I'm wondering how many people use led lighting for their planted tanks and how much success they have :lol:


----------



## crazy72 (Apr 22, 2010)

I do. Hamilton LED Strips. I love them. They work great for me for low-light plants (anubias). 

You can check my Vicenza 48G and Vicenza 260LE tank journals if you want to see pics. Links in my signature.


----------



## pdoutaz (May 13, 2010)

Recently converted all 3 tanks to LED - all low/medium light plants. They grow fine, just a little slower then before, which means less frequent trimming


----------



## jobber (May 14, 2010)

jon604 said:


> I'm wondering how many people use led lighting for their planted tanks and how much success they have :lol:


I use a LED as lighting, my plants continue to still grow and I have less algae issues.


----------



## 2wheelsx2 (Apr 21, 2010)

I'm sure if you searched for LED lighting in the journals, you'll see tons. I have 3 LED lit tanks and that's only because I have light setups for the other 2 already. Many many members have converted to LED on BCA already.


----------



## Tecstasy (Jan 14, 2013)

I just piced up a zetlight nanotouch for my 8 gal shrimp tank. have never seen the plants as vivid or as much pearling


----------



## monkE (Aug 4, 2010)

i know that Frank from aQ.LED just brought in a new sample of lights that were supposed to be more for plants than coral. Might want to contact him to see what's available still.
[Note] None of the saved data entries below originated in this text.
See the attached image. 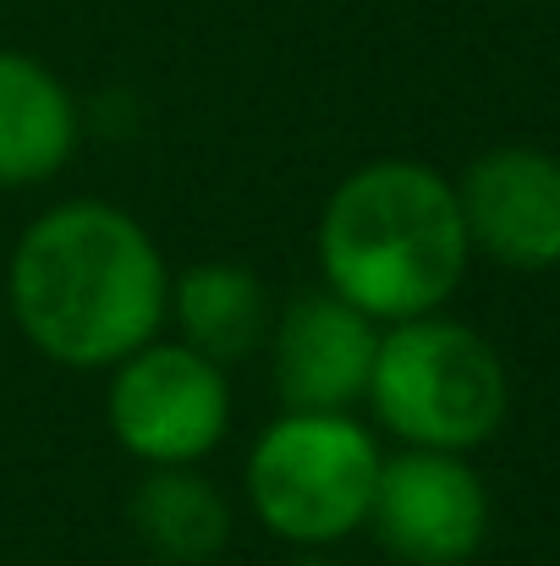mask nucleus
<instances>
[{"label":"nucleus","instance_id":"nucleus-4","mask_svg":"<svg viewBox=\"0 0 560 566\" xmlns=\"http://www.w3.org/2000/svg\"><path fill=\"white\" fill-rule=\"evenodd\" d=\"M379 462V440L352 412L286 407L247 457V501L275 539L325 551L369 528Z\"/></svg>","mask_w":560,"mask_h":566},{"label":"nucleus","instance_id":"nucleus-11","mask_svg":"<svg viewBox=\"0 0 560 566\" xmlns=\"http://www.w3.org/2000/svg\"><path fill=\"white\" fill-rule=\"evenodd\" d=\"M133 534L166 566L214 562L231 539V501L198 468H149L127 501Z\"/></svg>","mask_w":560,"mask_h":566},{"label":"nucleus","instance_id":"nucleus-7","mask_svg":"<svg viewBox=\"0 0 560 566\" xmlns=\"http://www.w3.org/2000/svg\"><path fill=\"white\" fill-rule=\"evenodd\" d=\"M384 325L336 297L330 286L297 292L292 303L275 308L270 325V375L275 396L292 412H352L369 401L373 358H379Z\"/></svg>","mask_w":560,"mask_h":566},{"label":"nucleus","instance_id":"nucleus-6","mask_svg":"<svg viewBox=\"0 0 560 566\" xmlns=\"http://www.w3.org/2000/svg\"><path fill=\"white\" fill-rule=\"evenodd\" d=\"M369 534L406 566H462L489 534L484 479L462 451L401 446L379 462Z\"/></svg>","mask_w":560,"mask_h":566},{"label":"nucleus","instance_id":"nucleus-2","mask_svg":"<svg viewBox=\"0 0 560 566\" xmlns=\"http://www.w3.org/2000/svg\"><path fill=\"white\" fill-rule=\"evenodd\" d=\"M473 259L456 182L423 160H369L319 209V270L379 325L440 314Z\"/></svg>","mask_w":560,"mask_h":566},{"label":"nucleus","instance_id":"nucleus-5","mask_svg":"<svg viewBox=\"0 0 560 566\" xmlns=\"http://www.w3.org/2000/svg\"><path fill=\"white\" fill-rule=\"evenodd\" d=\"M105 390V423L144 468H198L231 429L225 369L187 342H149L121 358Z\"/></svg>","mask_w":560,"mask_h":566},{"label":"nucleus","instance_id":"nucleus-10","mask_svg":"<svg viewBox=\"0 0 560 566\" xmlns=\"http://www.w3.org/2000/svg\"><path fill=\"white\" fill-rule=\"evenodd\" d=\"M166 319H177V342L214 358L220 369H231V364L264 353L270 325H275V297H270L264 275H253L247 264L209 259L171 281Z\"/></svg>","mask_w":560,"mask_h":566},{"label":"nucleus","instance_id":"nucleus-3","mask_svg":"<svg viewBox=\"0 0 560 566\" xmlns=\"http://www.w3.org/2000/svg\"><path fill=\"white\" fill-rule=\"evenodd\" d=\"M369 407L401 446L467 457L506 423L511 379L473 325L418 314L379 336Z\"/></svg>","mask_w":560,"mask_h":566},{"label":"nucleus","instance_id":"nucleus-9","mask_svg":"<svg viewBox=\"0 0 560 566\" xmlns=\"http://www.w3.org/2000/svg\"><path fill=\"white\" fill-rule=\"evenodd\" d=\"M83 122L72 88L22 50H0V188H39L77 155Z\"/></svg>","mask_w":560,"mask_h":566},{"label":"nucleus","instance_id":"nucleus-8","mask_svg":"<svg viewBox=\"0 0 560 566\" xmlns=\"http://www.w3.org/2000/svg\"><path fill=\"white\" fill-rule=\"evenodd\" d=\"M467 242L506 270L560 264V160L528 144L489 149L456 182Z\"/></svg>","mask_w":560,"mask_h":566},{"label":"nucleus","instance_id":"nucleus-1","mask_svg":"<svg viewBox=\"0 0 560 566\" xmlns=\"http://www.w3.org/2000/svg\"><path fill=\"white\" fill-rule=\"evenodd\" d=\"M6 297L39 358L61 369H116L166 331L171 270L121 203L66 198L22 226Z\"/></svg>","mask_w":560,"mask_h":566}]
</instances>
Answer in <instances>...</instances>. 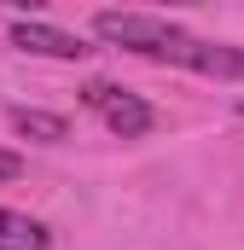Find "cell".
I'll list each match as a JSON object with an SVG mask.
<instances>
[{
    "instance_id": "obj_3",
    "label": "cell",
    "mask_w": 244,
    "mask_h": 250,
    "mask_svg": "<svg viewBox=\"0 0 244 250\" xmlns=\"http://www.w3.org/2000/svg\"><path fill=\"white\" fill-rule=\"evenodd\" d=\"M12 47H23V53H41V59H81V53H93L81 35L53 29V23H41V18H18V23H12Z\"/></svg>"
},
{
    "instance_id": "obj_1",
    "label": "cell",
    "mask_w": 244,
    "mask_h": 250,
    "mask_svg": "<svg viewBox=\"0 0 244 250\" xmlns=\"http://www.w3.org/2000/svg\"><path fill=\"white\" fill-rule=\"evenodd\" d=\"M93 35L111 41V47H128L140 59L157 64H181V70H198V76H244V47H221V41H203L169 18H151V12H93Z\"/></svg>"
},
{
    "instance_id": "obj_5",
    "label": "cell",
    "mask_w": 244,
    "mask_h": 250,
    "mask_svg": "<svg viewBox=\"0 0 244 250\" xmlns=\"http://www.w3.org/2000/svg\"><path fill=\"white\" fill-rule=\"evenodd\" d=\"M0 250H47V227L35 215L0 209Z\"/></svg>"
},
{
    "instance_id": "obj_4",
    "label": "cell",
    "mask_w": 244,
    "mask_h": 250,
    "mask_svg": "<svg viewBox=\"0 0 244 250\" xmlns=\"http://www.w3.org/2000/svg\"><path fill=\"white\" fill-rule=\"evenodd\" d=\"M6 123L18 128L23 140H47V146L70 140V123H64V117H53V111H29V105H12V111H6Z\"/></svg>"
},
{
    "instance_id": "obj_6",
    "label": "cell",
    "mask_w": 244,
    "mask_h": 250,
    "mask_svg": "<svg viewBox=\"0 0 244 250\" xmlns=\"http://www.w3.org/2000/svg\"><path fill=\"white\" fill-rule=\"evenodd\" d=\"M23 175V157L18 151H0V181H18Z\"/></svg>"
},
{
    "instance_id": "obj_2",
    "label": "cell",
    "mask_w": 244,
    "mask_h": 250,
    "mask_svg": "<svg viewBox=\"0 0 244 250\" xmlns=\"http://www.w3.org/2000/svg\"><path fill=\"white\" fill-rule=\"evenodd\" d=\"M81 99H87V105L105 117V128L122 134V140H140V134H151V123H157V111H151L140 93L117 87V82H87V87H81Z\"/></svg>"
}]
</instances>
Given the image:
http://www.bcaquaria.com/forum/aq-l...tures-might-work-freshwater-35009/index2.html


----------



## Sploosh (Nov 19, 2012)

I picked up one of the 14" lights from Frank at aQ.LED the other day, just set it up on one of my tanks yesterday. Light looks great 
http://www.bcaquaria.com/forum/aq-led-90/selling-sample-led-fixtures-36000/

I think the 24" 0.24w might still be available....


----------



## aQ.LED (Nov 13, 2012)

Thank you guys for the support ~ and Yes I still have the 24" left with me. Looks like not many people like it for the standard tank lol


----------



## shift (Dec 21, 2012)

All my tanks are LED. The edge is stock leds, the rest are dyi with smd strip leds


----------



## Algae Beater (Apr 21, 2010)

I use only led lighting

Heres 2 of em


----------



## jobber (May 14, 2010)

Algae Beater said:


> I use only led lighting
> 
> Heres 2 of em
> View attachment 14504
> View attachment 14505


Very nice plant growth with LED


----------



## seabass16 (Dec 27, 2010)

I use the marine land double bright and works great for my tank. My one and only issue is I placed it on a bowfront and the "bow" gets little light so plants do grow far slower there but java moss or other low light plants should be fine.

Good Luck!!


----------